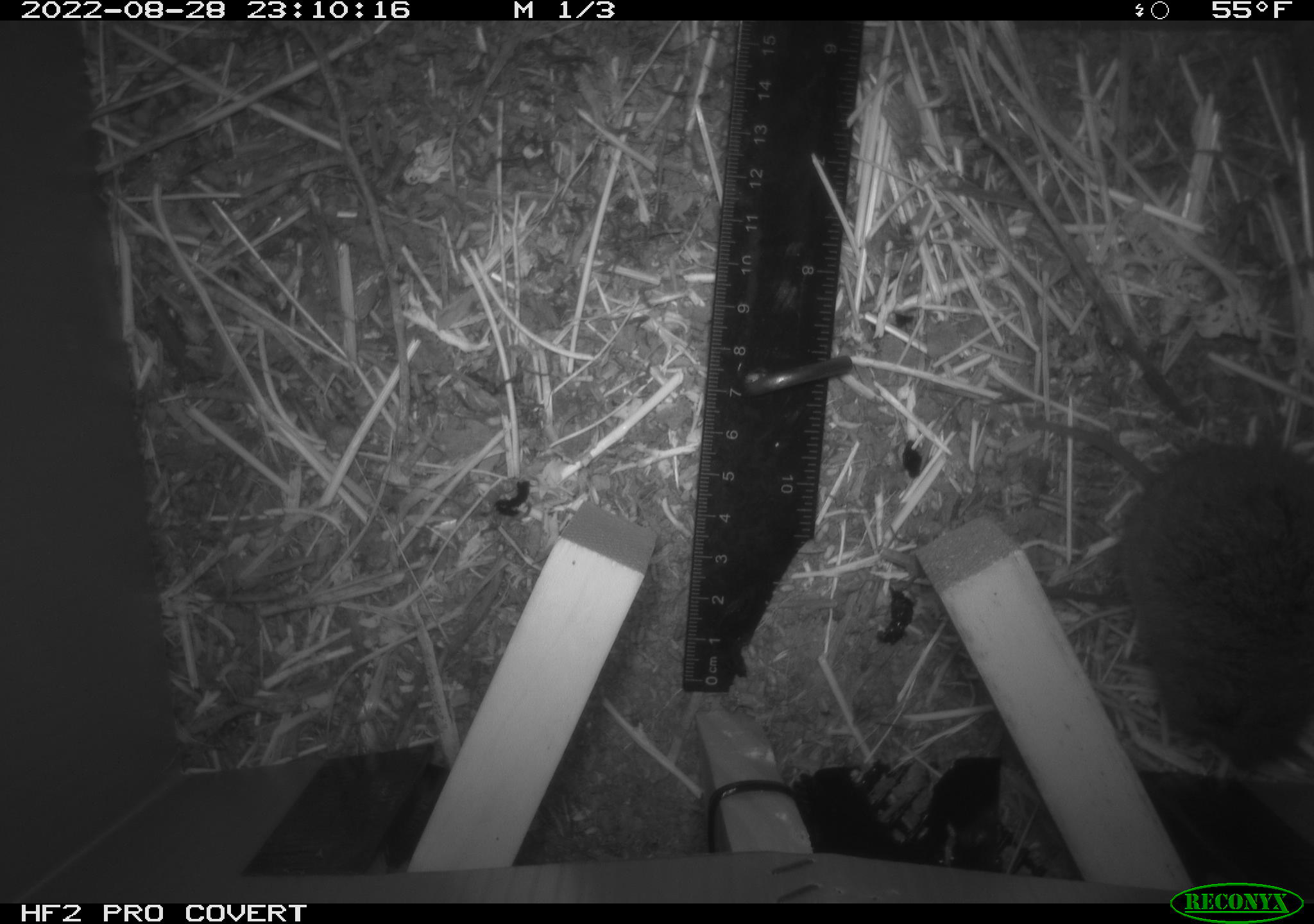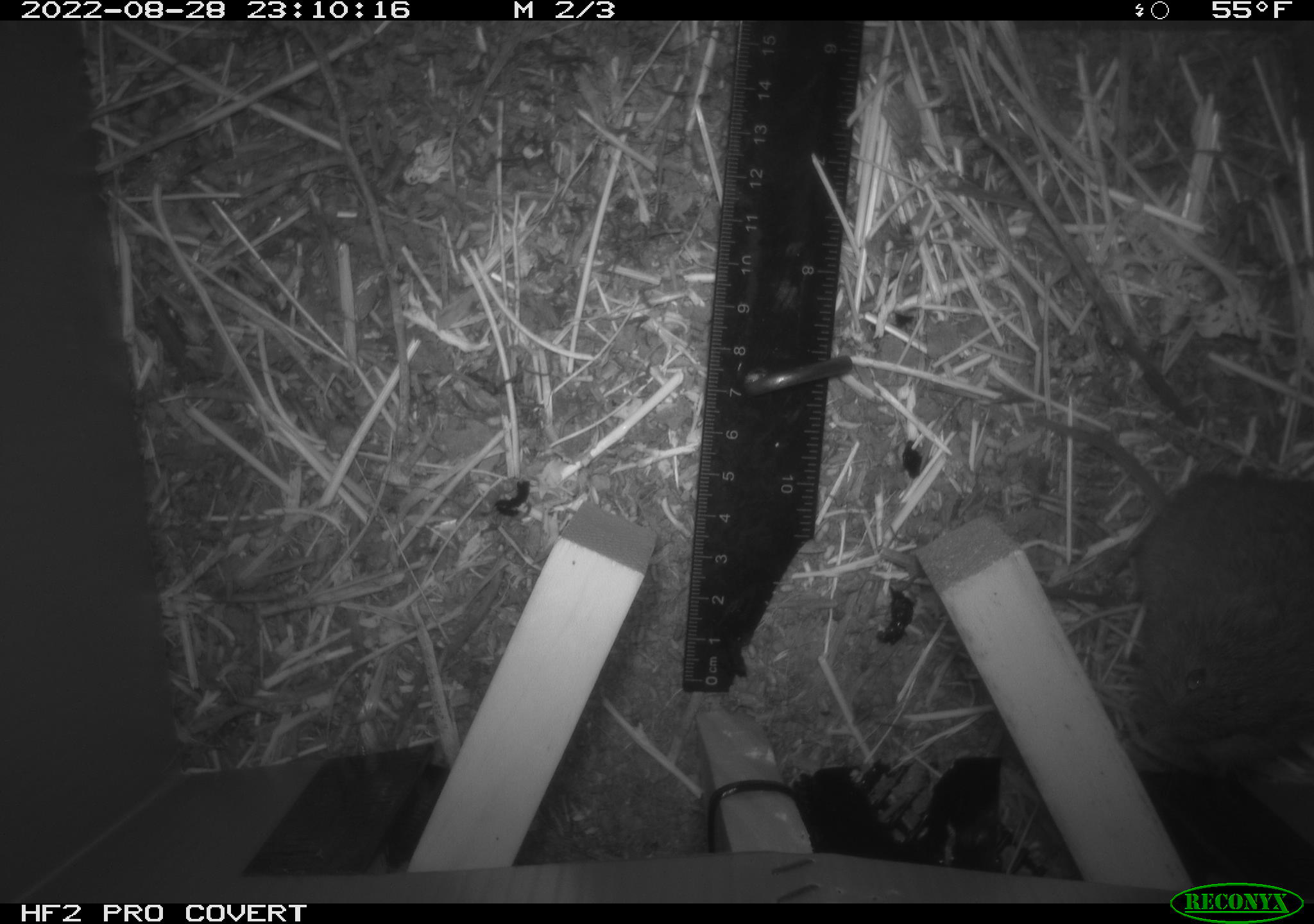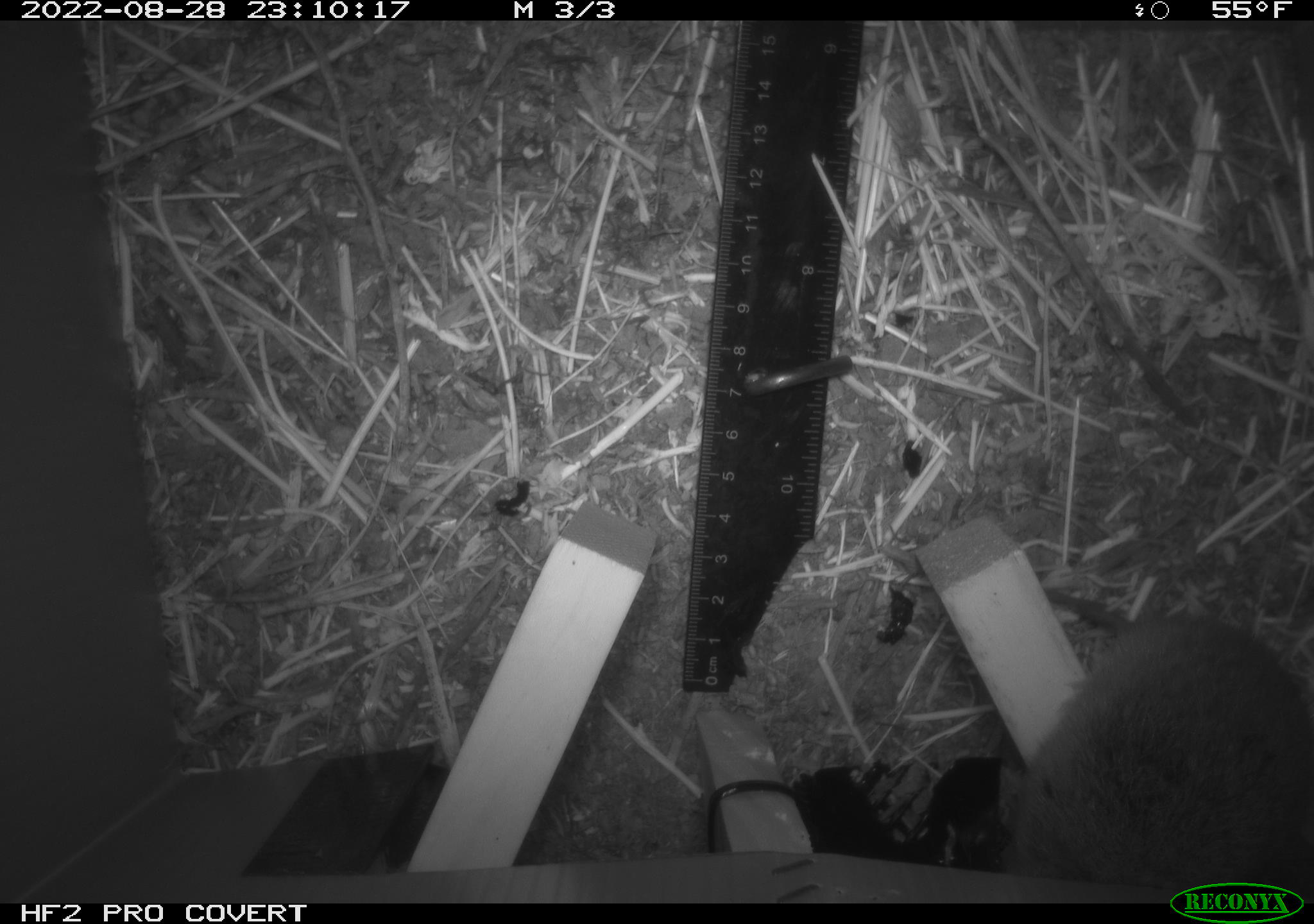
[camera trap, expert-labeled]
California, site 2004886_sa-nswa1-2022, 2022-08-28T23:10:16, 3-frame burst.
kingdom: Animalia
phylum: Chordata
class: Mammalia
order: Rodentia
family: Cricetidae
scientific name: Cricetidae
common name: hamsters, voles, lemmings, and allies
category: cricetidae family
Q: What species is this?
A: Cricetidae family (hamsters, voles, lemmings, and allies) (Cricetidae).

········

After locating the line above that contains "kingdom: Animalia", write out that line and every later one exactly, through the last line of the material, and nothing else.

**Solution for this task**
kingdom: Animalia
phylum: Chordata
class: Mammalia
order: Rodentia
family: Cricetidae
scientific name: Cricetidae
common name: hamsters, voles, lemmings, and allies
category: cricetidae family
Q: What species is this?
A: Cricetidae family (hamsters, voles, lemmings, and allies) (Cricetidae).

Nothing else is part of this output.